### Instructions to follow
Please return exactly the lines from the one containing "kingdom: Animalia" through the end of the records, including both.

=== Section Start ===

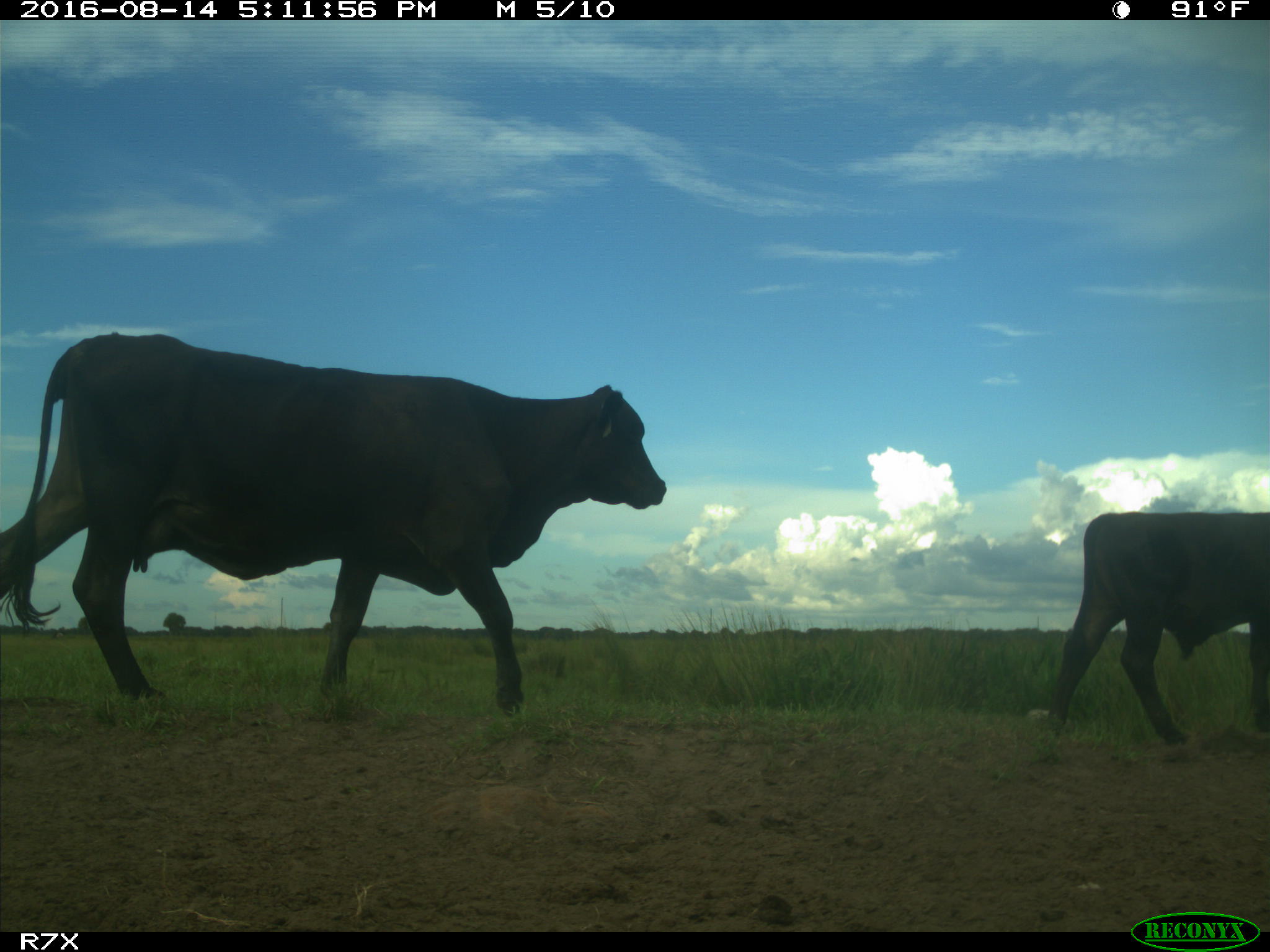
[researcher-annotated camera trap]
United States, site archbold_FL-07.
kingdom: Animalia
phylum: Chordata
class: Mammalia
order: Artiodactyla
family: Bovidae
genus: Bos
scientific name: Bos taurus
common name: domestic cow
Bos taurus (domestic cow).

=== Section End ===

### Exercise output
kingdom: Animalia
phylum: Chordata
class: Mammalia
order: Artiodactyla
family: Bovidae
genus: Bos
scientific name: Bos taurus
common name: domestic cow
Bos taurus (domestic cow).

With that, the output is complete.